## Begin Stored rows

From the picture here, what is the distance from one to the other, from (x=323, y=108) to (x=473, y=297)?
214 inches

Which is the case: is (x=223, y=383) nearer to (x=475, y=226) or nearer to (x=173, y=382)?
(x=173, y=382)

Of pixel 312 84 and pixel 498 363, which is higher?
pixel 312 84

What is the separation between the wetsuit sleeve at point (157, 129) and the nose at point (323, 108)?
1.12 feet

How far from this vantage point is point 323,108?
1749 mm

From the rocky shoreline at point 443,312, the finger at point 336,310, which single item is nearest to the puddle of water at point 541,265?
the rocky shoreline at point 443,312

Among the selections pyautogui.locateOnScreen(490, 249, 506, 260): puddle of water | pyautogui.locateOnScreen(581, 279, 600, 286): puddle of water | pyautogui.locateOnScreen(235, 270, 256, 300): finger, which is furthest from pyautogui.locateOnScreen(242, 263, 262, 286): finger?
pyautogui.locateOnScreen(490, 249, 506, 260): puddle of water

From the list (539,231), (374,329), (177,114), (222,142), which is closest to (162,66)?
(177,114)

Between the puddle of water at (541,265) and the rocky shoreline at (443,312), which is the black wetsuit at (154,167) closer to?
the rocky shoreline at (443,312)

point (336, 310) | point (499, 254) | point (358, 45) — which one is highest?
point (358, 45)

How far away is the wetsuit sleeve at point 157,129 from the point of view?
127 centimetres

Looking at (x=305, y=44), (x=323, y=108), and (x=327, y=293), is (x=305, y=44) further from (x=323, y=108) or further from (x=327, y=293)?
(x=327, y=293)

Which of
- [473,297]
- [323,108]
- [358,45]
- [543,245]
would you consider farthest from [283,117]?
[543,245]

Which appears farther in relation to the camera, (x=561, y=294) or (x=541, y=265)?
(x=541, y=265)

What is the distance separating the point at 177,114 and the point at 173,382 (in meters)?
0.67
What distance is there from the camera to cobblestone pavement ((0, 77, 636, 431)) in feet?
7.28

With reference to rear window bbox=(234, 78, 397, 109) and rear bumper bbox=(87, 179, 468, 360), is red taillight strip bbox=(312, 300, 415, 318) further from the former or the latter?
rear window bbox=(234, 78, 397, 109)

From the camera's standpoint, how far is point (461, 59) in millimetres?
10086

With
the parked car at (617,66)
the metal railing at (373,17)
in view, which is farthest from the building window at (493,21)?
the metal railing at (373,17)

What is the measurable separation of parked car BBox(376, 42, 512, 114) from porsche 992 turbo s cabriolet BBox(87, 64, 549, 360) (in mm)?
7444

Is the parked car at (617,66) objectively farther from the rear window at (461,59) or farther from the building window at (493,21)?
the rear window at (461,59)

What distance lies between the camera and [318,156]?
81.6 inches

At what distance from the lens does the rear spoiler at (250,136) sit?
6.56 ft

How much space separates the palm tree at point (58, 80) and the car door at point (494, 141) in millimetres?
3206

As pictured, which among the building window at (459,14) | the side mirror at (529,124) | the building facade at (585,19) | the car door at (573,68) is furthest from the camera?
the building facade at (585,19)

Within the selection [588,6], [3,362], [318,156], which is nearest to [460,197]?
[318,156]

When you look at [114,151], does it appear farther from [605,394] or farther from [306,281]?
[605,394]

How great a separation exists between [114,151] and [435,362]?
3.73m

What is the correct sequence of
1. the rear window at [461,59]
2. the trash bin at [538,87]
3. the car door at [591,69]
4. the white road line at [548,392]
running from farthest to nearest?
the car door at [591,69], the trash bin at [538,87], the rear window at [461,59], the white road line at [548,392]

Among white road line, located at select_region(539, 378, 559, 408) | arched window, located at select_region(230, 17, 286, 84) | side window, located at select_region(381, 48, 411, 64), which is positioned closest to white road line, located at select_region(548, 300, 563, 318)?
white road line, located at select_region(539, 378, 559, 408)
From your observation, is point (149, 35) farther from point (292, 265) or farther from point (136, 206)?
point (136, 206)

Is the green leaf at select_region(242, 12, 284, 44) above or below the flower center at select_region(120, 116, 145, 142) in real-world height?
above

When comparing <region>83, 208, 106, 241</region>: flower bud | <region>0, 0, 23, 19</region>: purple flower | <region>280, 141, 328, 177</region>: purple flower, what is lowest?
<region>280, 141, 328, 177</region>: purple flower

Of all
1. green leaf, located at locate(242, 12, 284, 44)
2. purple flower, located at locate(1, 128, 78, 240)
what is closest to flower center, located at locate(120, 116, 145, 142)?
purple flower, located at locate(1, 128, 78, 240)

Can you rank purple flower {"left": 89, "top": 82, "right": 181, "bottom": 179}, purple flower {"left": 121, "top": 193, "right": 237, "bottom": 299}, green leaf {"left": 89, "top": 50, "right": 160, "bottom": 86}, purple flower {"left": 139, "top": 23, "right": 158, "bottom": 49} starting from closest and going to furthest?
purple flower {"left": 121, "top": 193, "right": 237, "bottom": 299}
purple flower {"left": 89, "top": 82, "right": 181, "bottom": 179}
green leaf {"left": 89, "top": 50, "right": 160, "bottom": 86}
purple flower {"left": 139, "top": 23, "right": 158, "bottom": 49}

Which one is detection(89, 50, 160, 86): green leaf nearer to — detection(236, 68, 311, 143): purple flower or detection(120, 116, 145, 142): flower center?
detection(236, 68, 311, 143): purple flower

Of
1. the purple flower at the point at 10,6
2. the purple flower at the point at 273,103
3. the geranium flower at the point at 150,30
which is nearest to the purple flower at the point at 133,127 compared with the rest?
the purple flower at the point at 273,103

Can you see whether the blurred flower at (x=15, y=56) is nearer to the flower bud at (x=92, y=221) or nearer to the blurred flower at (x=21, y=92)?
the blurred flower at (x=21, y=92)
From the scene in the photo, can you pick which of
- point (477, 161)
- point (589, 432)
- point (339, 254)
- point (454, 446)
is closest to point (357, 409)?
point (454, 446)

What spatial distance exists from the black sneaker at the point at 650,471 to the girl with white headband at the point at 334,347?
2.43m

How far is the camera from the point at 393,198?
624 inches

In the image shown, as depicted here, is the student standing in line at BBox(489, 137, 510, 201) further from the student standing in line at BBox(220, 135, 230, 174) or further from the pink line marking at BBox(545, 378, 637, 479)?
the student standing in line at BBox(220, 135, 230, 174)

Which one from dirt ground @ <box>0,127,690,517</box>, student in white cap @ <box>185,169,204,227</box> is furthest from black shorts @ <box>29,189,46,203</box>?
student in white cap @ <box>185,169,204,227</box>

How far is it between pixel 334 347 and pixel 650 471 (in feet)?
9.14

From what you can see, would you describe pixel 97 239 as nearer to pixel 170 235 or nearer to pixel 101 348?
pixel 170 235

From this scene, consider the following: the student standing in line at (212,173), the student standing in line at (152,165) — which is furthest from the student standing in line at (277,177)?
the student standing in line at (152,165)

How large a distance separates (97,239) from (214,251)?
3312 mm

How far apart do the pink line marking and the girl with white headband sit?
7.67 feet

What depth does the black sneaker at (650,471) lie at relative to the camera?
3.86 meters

## End Stored rows

- Problem
Please write out every line of the entries above as a JSON list of strings, one string per line, skipping blank lines.

- Problem solution
[
  "From the picture here, what is the distance from one to the other, from (x=323, y=108) to (x=473, y=297)?",
  "214 inches",
  "Which is the case: is (x=223, y=383) nearer to (x=475, y=226) or nearer to (x=173, y=382)?",
  "(x=173, y=382)",
  "Of pixel 312 84 and pixel 498 363, which is higher?",
  "pixel 312 84",
  "What is the separation between the wetsuit sleeve at point (157, 129) and the nose at point (323, 108)?",
  "1.12 feet",
  "How far from this vantage point is point 323,108?",
  "1749 mm",
  "From the rocky shoreline at point 443,312, the finger at point 336,310, which single item is nearest to the puddle of water at point 541,265?",
  "the rocky shoreline at point 443,312",
  "Among the selections pyautogui.locateOnScreen(490, 249, 506, 260): puddle of water | pyautogui.locateOnScreen(581, 279, 600, 286): puddle of water | pyautogui.locateOnScreen(235, 270, 256, 300): finger, which is furthest from pyautogui.locateOnScreen(242, 263, 262, 286): finger?",
  "pyautogui.locateOnScreen(490, 249, 506, 260): puddle of water",
  "From the list (539,231), (374,329), (177,114), (222,142), which is closest to (162,66)?",
  "(177,114)",
  "Between the puddle of water at (541,265) and the rocky shoreline at (443,312), which is the black wetsuit at (154,167) closer to?",
  "the rocky shoreline at (443,312)",
  "point (336, 310) | point (499, 254) | point (358, 45) — which one is highest?",
  "point (358, 45)",
  "How far away is the wetsuit sleeve at point 157,129 from the point of view?",
  "127 centimetres",
  "Looking at (x=305, y=44), (x=323, y=108), and (x=327, y=293), is (x=305, y=44) further from (x=323, y=108) or further from (x=327, y=293)?",
  "(x=327, y=293)",
  "Which of",
  "- [473,297]",
  "- [323,108]",
  "- [358,45]",
  "- [543,245]",
  "would you consider farthest from [283,117]?",
  "[543,245]",
  "Which appears farther in relation to the camera, (x=561, y=294) or (x=541, y=265)?",
  "(x=541, y=265)",
  "What is the distance separating the point at 177,114 and the point at 173,382 (in meters)?",
  "0.67",
  "What distance is there from the camera to cobblestone pavement ((0, 77, 636, 431)) in feet?",
  "7.28",
  "With reference to rear window bbox=(234, 78, 397, 109) and rear bumper bbox=(87, 179, 468, 360), is red taillight strip bbox=(312, 300, 415, 318) further from the former or the latter?",
  "rear window bbox=(234, 78, 397, 109)",
  "From the camera's standpoint, how far is point (461, 59) in millimetres?",
  "10086",
  "With",
  "the parked car at (617,66)",
  "the metal railing at (373,17)",
  "in view, which is farthest from the building window at (493,21)?",
  "the metal railing at (373,17)",
  "What is the measurable separation of parked car BBox(376, 42, 512, 114) from porsche 992 turbo s cabriolet BBox(87, 64, 549, 360) (in mm)?",
  "7444",
  "Is the parked car at (617,66) objectively farther from the rear window at (461,59) or farther from the building window at (493,21)?",
  "the rear window at (461,59)",
  "What distance lies between the camera and [318,156]?",
  "81.6 inches",
  "At what distance from the lens does the rear spoiler at (250,136) sit?",
  "6.56 ft",
  "How much space separates the palm tree at point (58, 80) and the car door at point (494, 141) in millimetres?",
  "3206",
  "As pictured, which among the building window at (459,14) | the side mirror at (529,124) | the building facade at (585,19) | the car door at (573,68) is furthest from the camera?",
  "the building facade at (585,19)",
  "Within the selection [588,6], [3,362], [318,156], which is nearest to [460,197]?",
  "[318,156]",
  "When you look at [114,151], does it appear farther from [605,394] or farther from [306,281]?",
  "[605,394]",
  "How great a separation exists between [114,151] and [435,362]?",
  "3.73m",
  "What is the correct sequence of",
  "1. the rear window at [461,59]",
  "2. the trash bin at [538,87]",
  "3. the car door at [591,69]",
  "4. the white road line at [548,392]",
  "running from farthest to nearest?",
  "the car door at [591,69], the trash bin at [538,87], the rear window at [461,59], the white road line at [548,392]",
  "Among white road line, located at select_region(539, 378, 559, 408) | arched window, located at select_region(230, 17, 286, 84) | side window, located at select_region(381, 48, 411, 64), which is positioned closest to white road line, located at select_region(548, 300, 563, 318)?",
  "white road line, located at select_region(539, 378, 559, 408)",
  "From your observation, is point (149, 35) farther from point (292, 265) or farther from point (136, 206)?",
  "point (136, 206)",
  "Is the green leaf at select_region(242, 12, 284, 44) above or below the flower center at select_region(120, 116, 145, 142) in real-world height?",
  "above",
  "When comparing <region>83, 208, 106, 241</region>: flower bud | <region>0, 0, 23, 19</region>: purple flower | <region>280, 141, 328, 177</region>: purple flower, what is lowest?",
  "<region>280, 141, 328, 177</region>: purple flower",
  "Of all",
  "1. green leaf, located at locate(242, 12, 284, 44)",
  "2. purple flower, located at locate(1, 128, 78, 240)",
  "what is closest to flower center, located at locate(120, 116, 145, 142)?",
  "purple flower, located at locate(1, 128, 78, 240)",
  "Can you rank purple flower {\"left\": 89, \"top\": 82, \"right\": 181, \"bottom\": 179}, purple flower {\"left\": 121, \"top\": 193, \"right\": 237, \"bottom\": 299}, green leaf {\"left\": 89, \"top\": 50, \"right\": 160, \"bottom\": 86}, purple flower {\"left\": 139, \"top\": 23, \"right\": 158, \"bottom\": 49} starting from closest and going to furthest?",
  "purple flower {\"left\": 121, \"top\": 193, \"right\": 237, \"bottom\": 299}",
  "purple flower {\"left\": 89, \"top\": 82, \"right\": 181, \"bottom\": 179}",
  "green leaf {\"left\": 89, \"top\": 50, \"right\": 160, \"bottom\": 86}",
  "purple flower {\"left\": 139, \"top\": 23, \"right\": 158, \"bottom\": 49}",
  "Which one is detection(89, 50, 160, 86): green leaf nearer to — detection(236, 68, 311, 143): purple flower or detection(120, 116, 145, 142): flower center?",
  "detection(236, 68, 311, 143): purple flower",
  "Of",
  "1. the purple flower at the point at 10,6",
  "2. the purple flower at the point at 273,103",
  "3. the geranium flower at the point at 150,30",
  "which is nearest to the purple flower at the point at 133,127 compared with the rest?",
  "the purple flower at the point at 273,103",
  "Can you see whether the blurred flower at (x=15, y=56) is nearer to the flower bud at (x=92, y=221) or nearer to the blurred flower at (x=21, y=92)?",
  "the blurred flower at (x=21, y=92)",
  "From the scene in the photo, can you pick which of",
  "- point (477, 161)",
  "- point (589, 432)",
  "- point (339, 254)",
  "- point (454, 446)",
  "is closest to point (357, 409)?",
  "point (454, 446)",
  "What spatial distance exists from the black sneaker at the point at 650,471 to the girl with white headband at the point at 334,347?",
  "2.43m",
  "How far is the camera from the point at 393,198?",
  "624 inches",
  "In the image shown, as depicted here, is the student standing in line at BBox(489, 137, 510, 201) further from the student standing in line at BBox(220, 135, 230, 174) or further from the pink line marking at BBox(545, 378, 637, 479)?",
  "the student standing in line at BBox(220, 135, 230, 174)",
  "Which one from dirt ground @ <box>0,127,690,517</box>, student in white cap @ <box>185,169,204,227</box> is furthest from black shorts @ <box>29,189,46,203</box>?",
  "student in white cap @ <box>185,169,204,227</box>",
  "How far is it between pixel 334 347 and pixel 650 471 (in feet)?",
  "9.14",
  "From what you can see, would you describe pixel 97 239 as nearer to pixel 170 235 or nearer to pixel 101 348?",
  "pixel 170 235",
  "From this scene, consider the following: the student standing in line at (212,173), the student standing in line at (152,165) — which is furthest from the student standing in line at (277,177)?",
  "the student standing in line at (152,165)",
  "How large a distance separates (97,239) from (214,251)?",
  "3312 mm",
  "How far apart do the pink line marking and the girl with white headband sit?",
  "7.67 feet",
  "What depth does the black sneaker at (650,471) lie at relative to the camera?",
  "3.86 meters"
]